**Extract to read:**
○ ○ ○ ○ ○

Let's say I have a microcontroller pin that will have one of three states: 5 V, 0 V or high impedence.
Let's say I have a PMOS and an NMOS, and I connect their gates together. I connect the microcontoller pin to the gates.
Now, when my pin is high, the NMOS will turn on. When the pin is low, the PMOS will turn on.
What will happen though when I set the pin to high impedence? I'm hoping that neither transistor will be on, but I'm concerned that maybe there might be some sort of voltage on the microcontroller pin (it might be behind a large resistance, but it's still a voltage) that will switch one of them on.
In my current design, I'm using bi-polar transistors, and it works great. I'm thinking of switching to MOSFET's though because they let current flow in both directions.
That won't work. There will be some voltage leaking from the high impedance device, and exactly what that is, and how much current there is, will dictate exactly what the two drive transistors are going to do.
What are you trying to do? Build a high output tristate device? Are you trying to drive a multi-color LED or something?
With the PIC microcontroller, if you put a volt meter across a high impedence pin, I think you measure about 3 V. Of course, it's behind a massive resistance, but I think that 3 V might be enough to turn on an NMOS transistor.
I have a bi-colour LED that has 3 pins. Within the LED package there are two LED's, and they have a common cathode. Their anodes are separate.
When my microcontroller pin is high, I want it to be green. When low, red. When high impedence, off.
To do this, I want to use a p-type and a n-type transistor that have a common gate/base. When the microcontroller pin is high, the n-type transistor will be turned on and it will put five volts onto the red anode. When the microcontroller pin is low, the p-type transistor will be turned on and it will put five volts onto the green anode.
I might end up doing it with bi-polars instead of mosfets...
Add a pulldown to the input of the nFET and a pullup to the input of the pFET, and a couple of diodes to prevent wrong way current flow. You will get leakage current around that. so if you have a tight power budget that may be a problem.
OTOH, since you're basically using current as a control signal, there's more than a bit to be said for using current mode devices to drive the LEDs.
Oh, and that's a *tri* colored LED (two LED's in a package, three pins). A *bi* color LED has two LEDs in one package connected in parallel, but in opposite directions, and so has only two pins. In the later case you can only get one of the two LEDs to light at a time (the current flowing forwards or backwards through the device). In the former you get three colors, since you can drive both LEDs at the same time to get a third color (IOW it's red if you power one LED, green if you power the other, or yellow if you turn on both).
If you're using bi-color LEDs, here are a few circuits (with different tradeoffs) for driving them off a single pin device (although you'll have to add more current handling ability if I'm understanding your application).
Your idea won't work with bi-polar transistors. They turn on at 0.7 volts on the base. There is no voltage you can use that will turn them both off. You *can* however turn them both ON!
I don't think you will get this to work well with 5 volt drive, but you might. It depends on the characteristic of the MOSFETs. You need parts that have a threshold voltage that is *much* higher than 2.5 volts. All you need to do is use two resistors to bias the gates to
2.5 volts when the MCU is not driving the circuit. By leaving it tristated, you are not controlling the voltage at all and the gates will float which can be up or down or somewhere in the middle.

○ ○ ○ ○ ○

**Source material:**

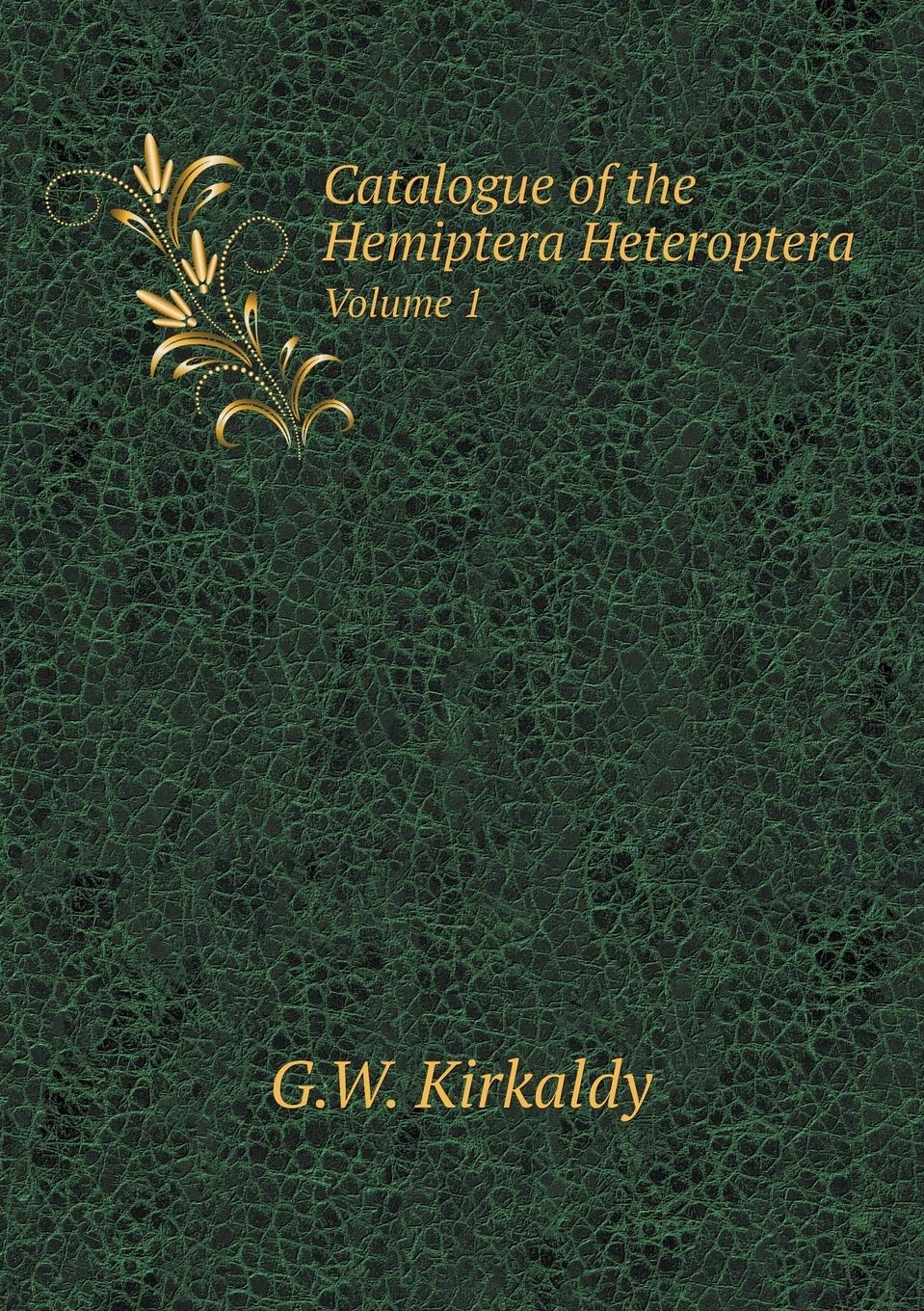 Catalogue of the Hemiptera Heteroptera Volume 1 Books
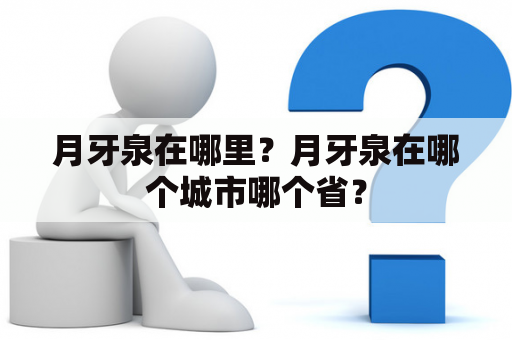 月牙泉在哪里？月牙泉在哪个城市哪个省？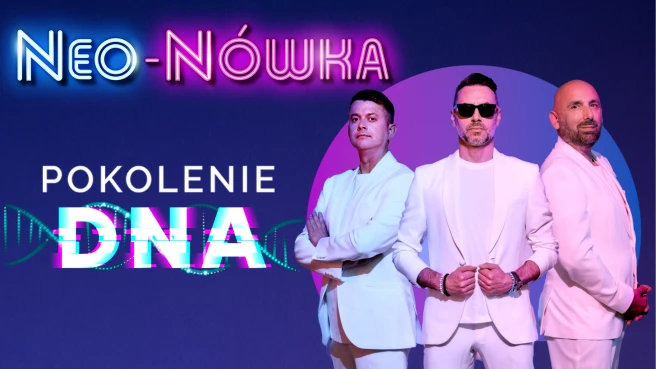 Kabaret Neo-Nówka - Pokolenie DNA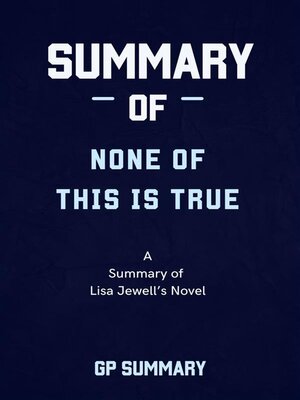 cover image of Summary of None of This Is True a novel by Lisa Jewell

○ ○ ○ ○ ○

**Assigned task 1:** Could you copy the thread on driving transistors from a tristate pin, from "What are you" to "an NMOS transistor."?
**Assigned task 2:** In the thread on driving transistors from a tristate pin, what base voltage do bipolar transistors turn on at?
**Assigned task 3:** Could you continue the thread on driving transistors from a tristate pin from the point where it stops?

**Response area 1:**
What are you trying to do? Build a high output tristate device? Are you trying to drive a multi-color LED or something?
With the PIC microcontroller, if you put a volt meter across a high impedence pin, I think you measure about 3 V. Of course, it's behind a massive resistance, but I think that 3 V might be enough to turn on an NMOS transistor.

**Response area 2:** 0.7 volts.

**Response area 3:**
There is an easier way. Use an LED that has 4 pins and a 3.3 volt supply. You can put the two LEDs in series, across the power with neither of them turning on. Use a current limiting resistor from the middle connection to the MCU pin. The MCU can pull up to turn one on, down to turn the other on or tristate to let the voltage float with both LEDs off. To make this work with 5 volts, you need LEDs that have a forward voltage much higher than 2.5 volts.
I have no idea what you are talking about. Does your circuit only consist of the transistors and a power supply??? What you have just described will blow the transistors. The B-E junction will only support about 0.7 volts. Trying to put 5 volts on this junction will burn up the transistor.
Ok, maybe it does if you use the transistors in a follower configuration. But the forward voltage spec of the LEDs is loose enough (depending on the exact model you choose) that you can't guarantee they will be off in all situations. What you are really doing is using the B-E junction as a diode for the voltage drop... which is what someone told you to do. Can you explain how your circuit works??? Do you understand it???
You consistently ignore principles of of good design and jury rig things. I don't know if you are learning anything or not. Or are you trying to learn every method that you shouldn't use?
Of course normally one puts a resistor on the base of a bi-polar transistor in order to limit the base current, but because the transistor is being used to power a multiplexed LED with a one sixteenth duty cycle, I tried taking out the resistor and it worked. If I increase the duty cycle though, the microcontroller dies. Perhaps it's the output capacitance of the microcontroller pin that prevents the current from rising too high before the display multiplexer moves on to the next LED.. ?
If you put your hand on top of the stove at 1/16 duty cycle, it still works. There might be minor burns or damages short term or long term, but you can still use your hand. Would you please try it for a few hours? Just don't to talk on the phone at the same time.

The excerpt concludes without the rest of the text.